Time passed. Hours, then days. Things began to happen. Trucks appeared, loaded down with sacks of white powder. The powder was very messily mixed with water and smeared lavishly over the now waterproofed wooden mockup of a space ship. It came off again in sections of white plaster, which were numbered and set to dry in warm chambers that were constructed with almost magical speed. More trucks arrived, bearing such diverse objects as loads of steel turnings, a regenerative helium-cooling plant from a gaswell—it could cool metal down to the point where it crumbled to impalpable powder at a blow—and assorted fuel tanks, dynamos, and electronic machinery.

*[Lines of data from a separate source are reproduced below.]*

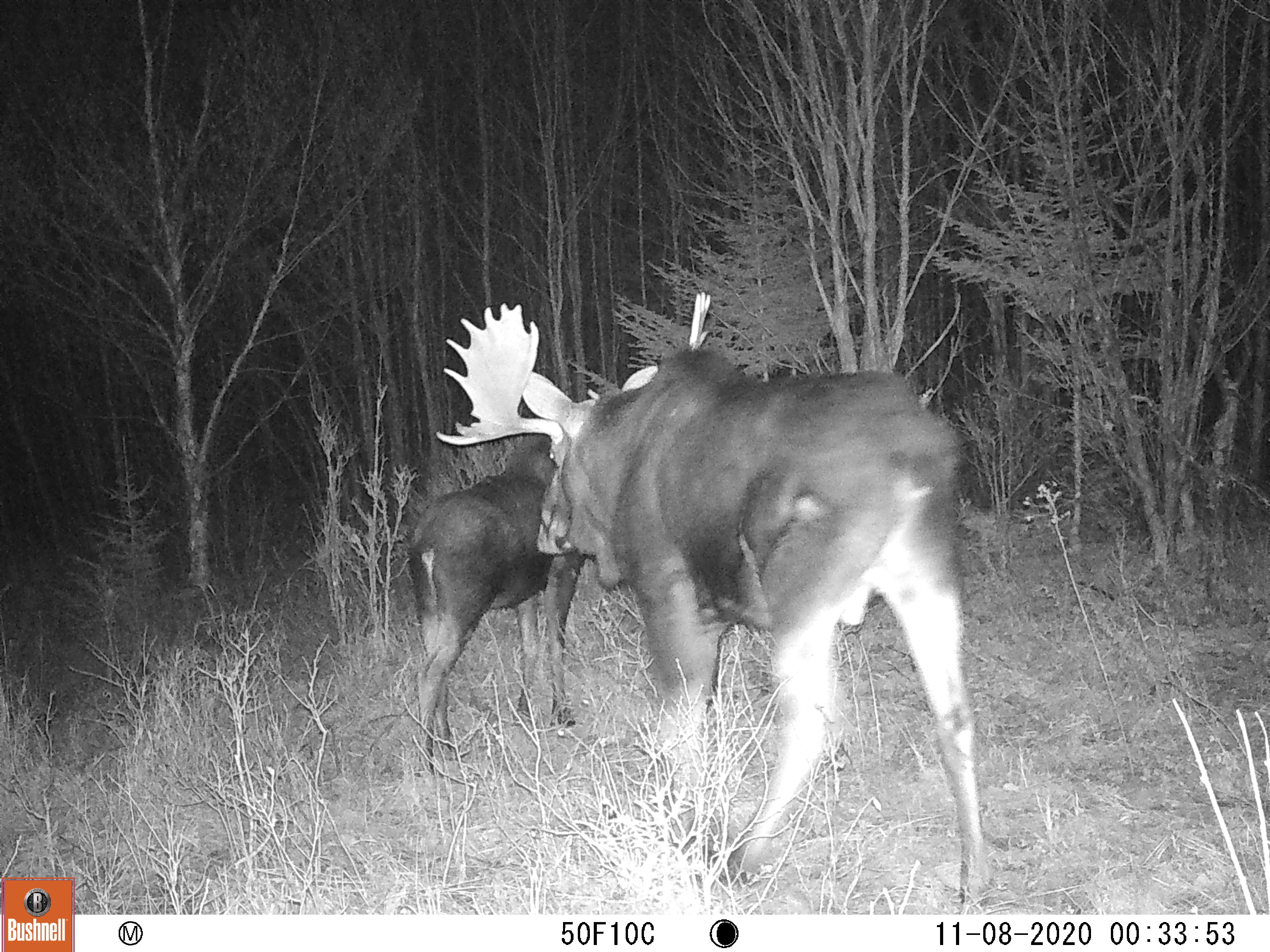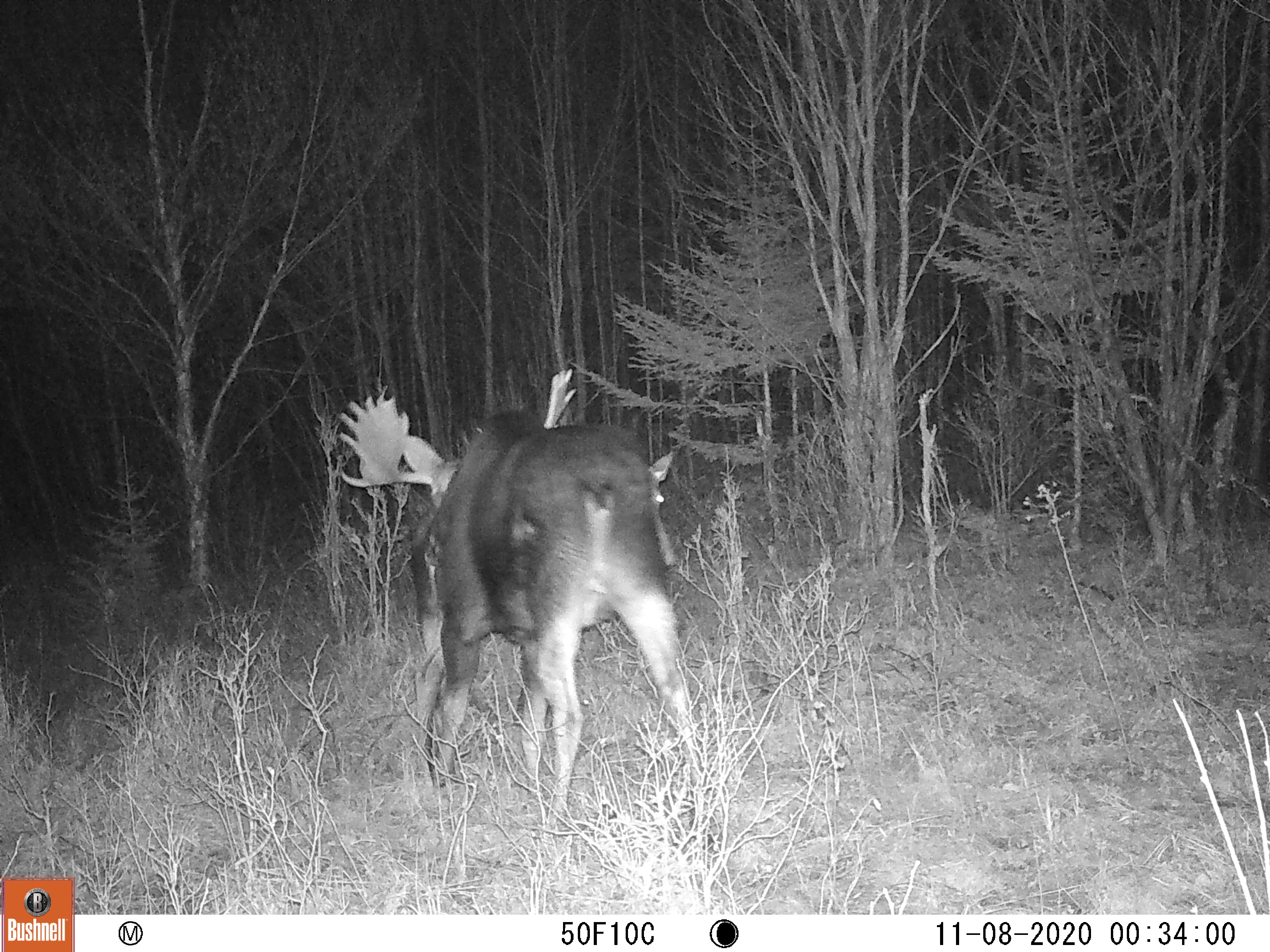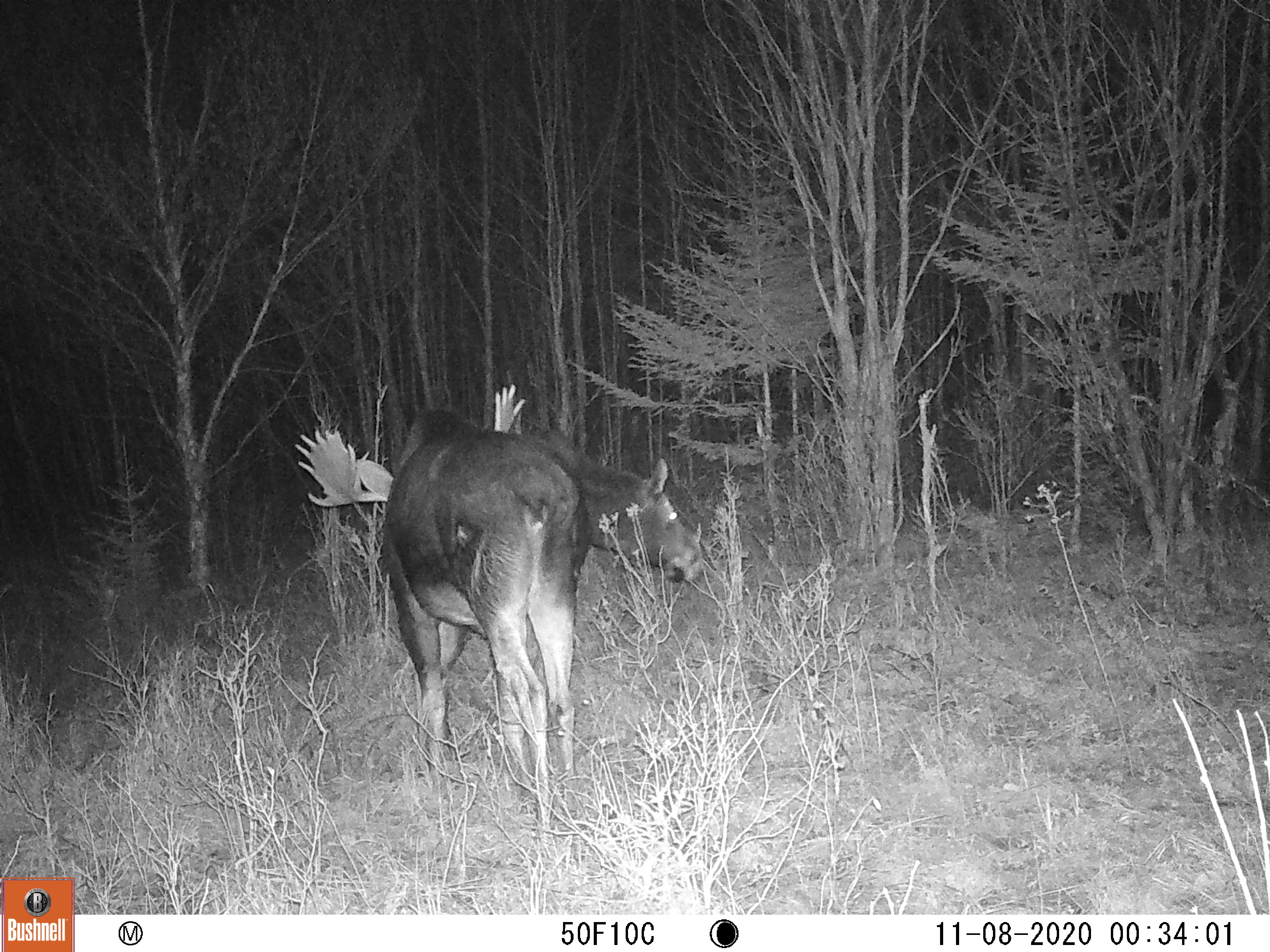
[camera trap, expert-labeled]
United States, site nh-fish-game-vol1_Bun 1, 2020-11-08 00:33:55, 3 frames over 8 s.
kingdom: Animalia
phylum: Chordata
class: Mammalia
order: Artiodactyla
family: Cervidae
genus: Alces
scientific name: Alces alces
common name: moose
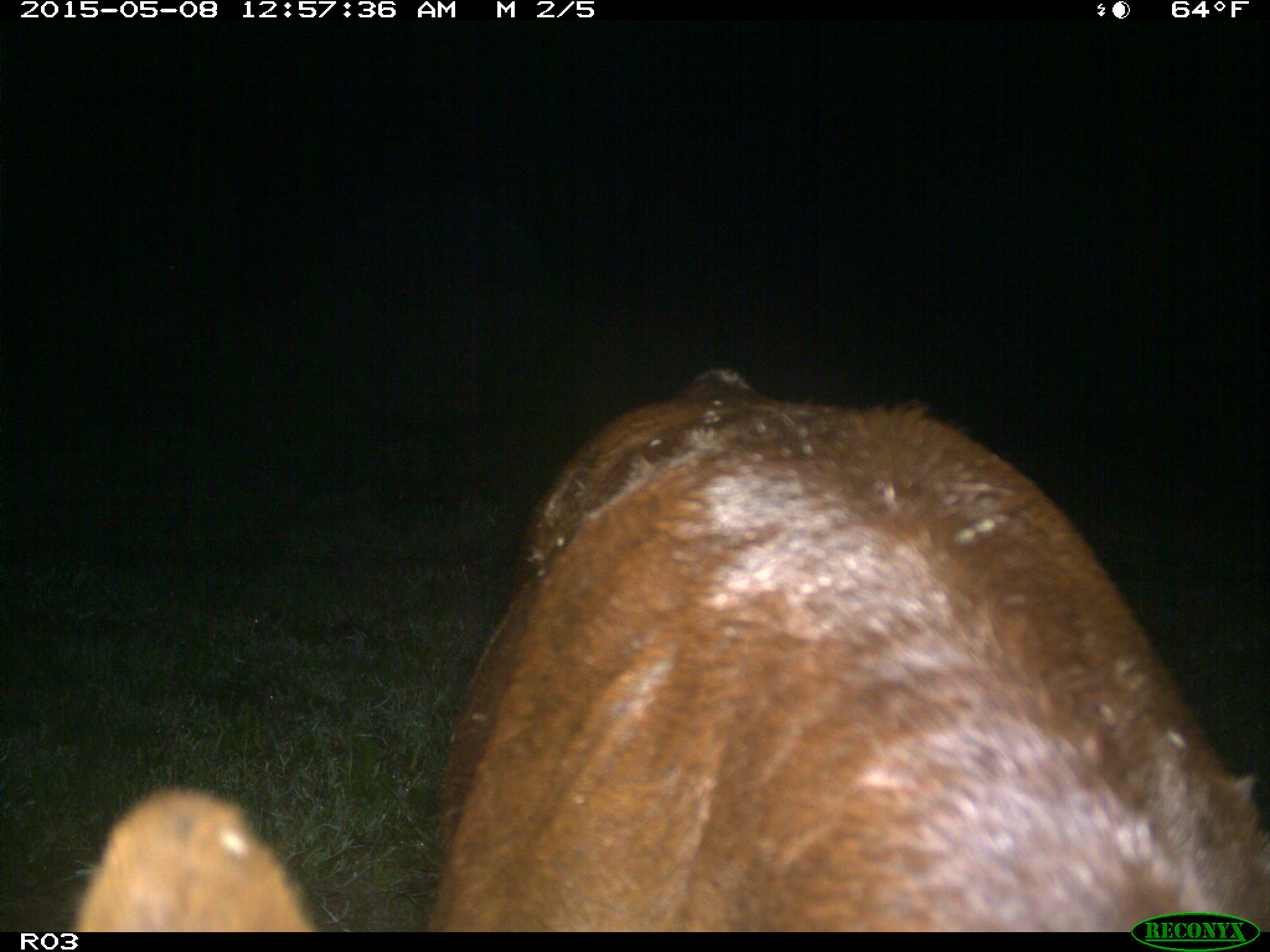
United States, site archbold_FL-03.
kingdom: Animalia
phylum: Chordata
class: Mammalia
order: Artiodactyla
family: Bovidae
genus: Bos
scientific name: Bos taurus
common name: domestic cow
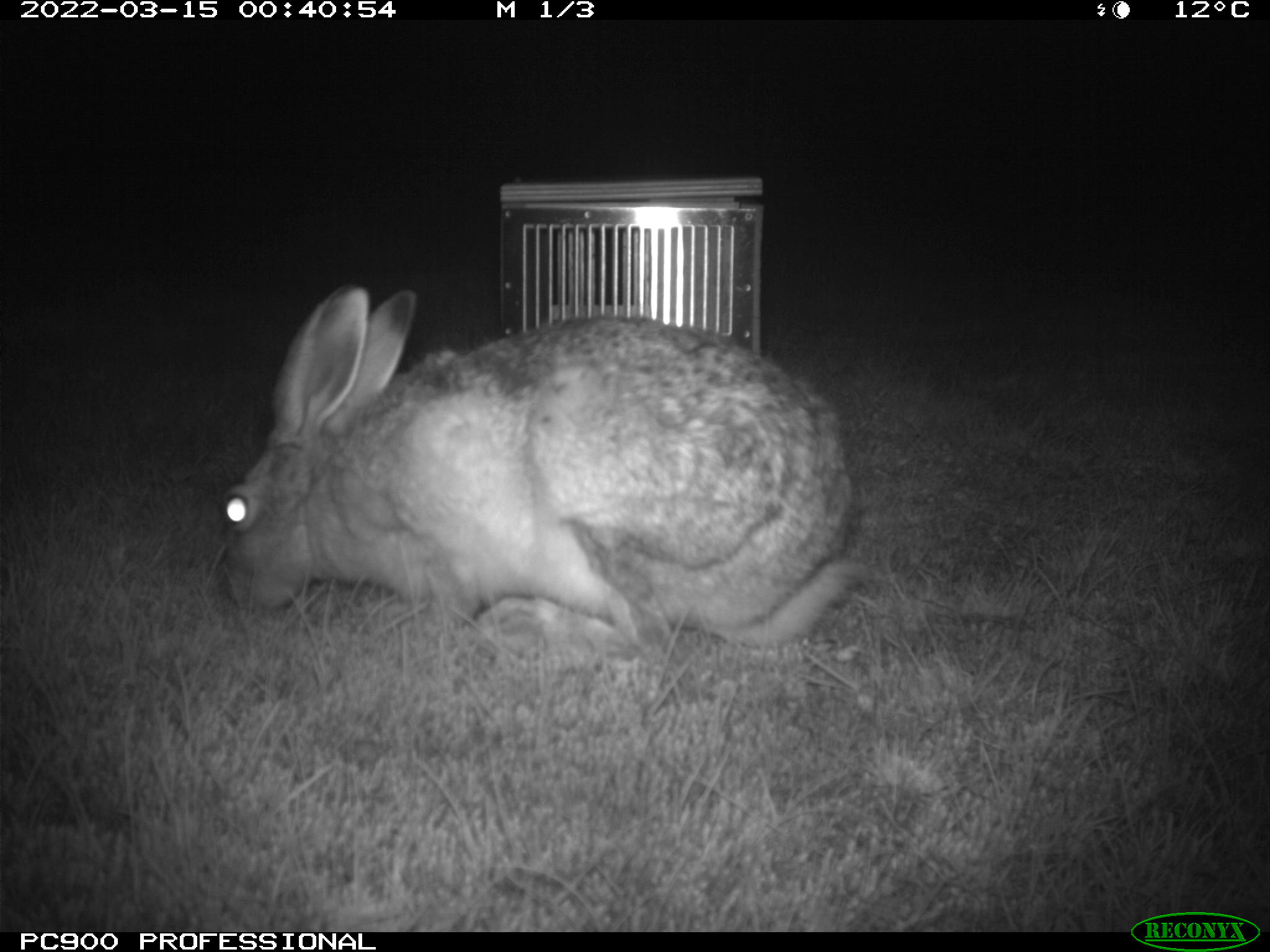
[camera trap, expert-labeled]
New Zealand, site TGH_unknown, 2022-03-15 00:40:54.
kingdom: Animalia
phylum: Chordata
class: Mammalia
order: Lagomorpha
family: Leporidae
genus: Lepus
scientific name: Lepus europaeus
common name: brown hare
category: hare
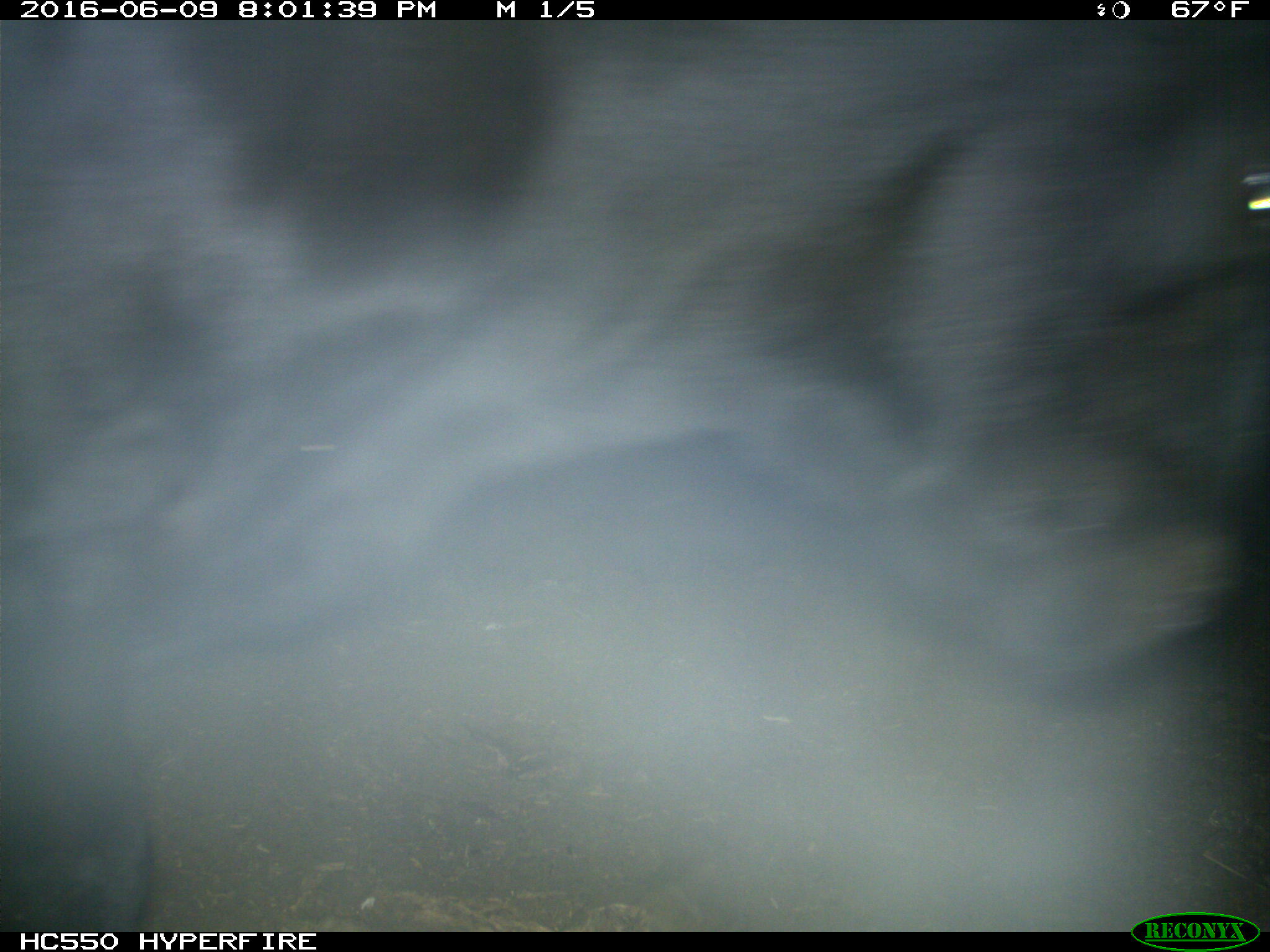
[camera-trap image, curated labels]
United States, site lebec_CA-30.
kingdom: Animalia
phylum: Chordata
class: Mammalia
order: Artiodactyla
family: Bovidae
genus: Bos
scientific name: Bos taurus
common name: domestic cow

Ten days after Mike's first proposal of concreted steel as a material for space ship construction, the parts of the first casting of the mockup were assembled. They were a mold for the hull of a space ship. There were more plaster sections for a second mold ready to be dried out now, but meanwhile vehicles like concrete mixers mixed turnings and filings and powder in vast quantities and poured the dry mass here and there in the first completed mold. Then men began to wrap the gigantic object with iron wire. Presently that iron wire glowed slightly, and the whole huge mold grew hotter and hotter and hotter. And after a time it was allowed to cool.

But that did not mean a ceasing of activity. The plaster casts had been made while the concreting process was worked out. The concreting process—including the heating—was in action while fittings were being flown to the Shed. But other hulls were being formed by metal-concrete formation even before the first mold was taken down.

When the plaster sections came off, there was a long, gleaming, frosty-sheened metal hull waiting for the fittings. It was a replacement of one of the two shot-down space craft, ready for fitting out some six weeks ahead of schedule. Next day there was a second metal hull, still too hot to touch. The day after that there was another.

Then they began to be turned out at the rate of two a day, and all the vast expanse of the Shed resounded with the work on them. Drills drilled and torches burned and hammers hammered. Small diesels rumbled. Disk saws cut metal like butter by the seemingly impractical method of spinning at 20,000 revolutions per minute. Convoys of motor busses rolled out from Bootstrap at change-shift time, and there were again Security men at every doorway, moving continually about.

But it still didn't look too good. There is apparently no way to beat arithmetic, and a definitely grim problem still remained. Ten days after the beginning of the new construction program, Joe and Sally looked down from a gallery high up in the outward-curving wall of the Shed. Acres of dark flooring lay beneath them. There was a spiral ramp that wound round and round between the twin skins of the fifty-story-high dome. It led finally to the Communications Room at the very top of the Shed itself.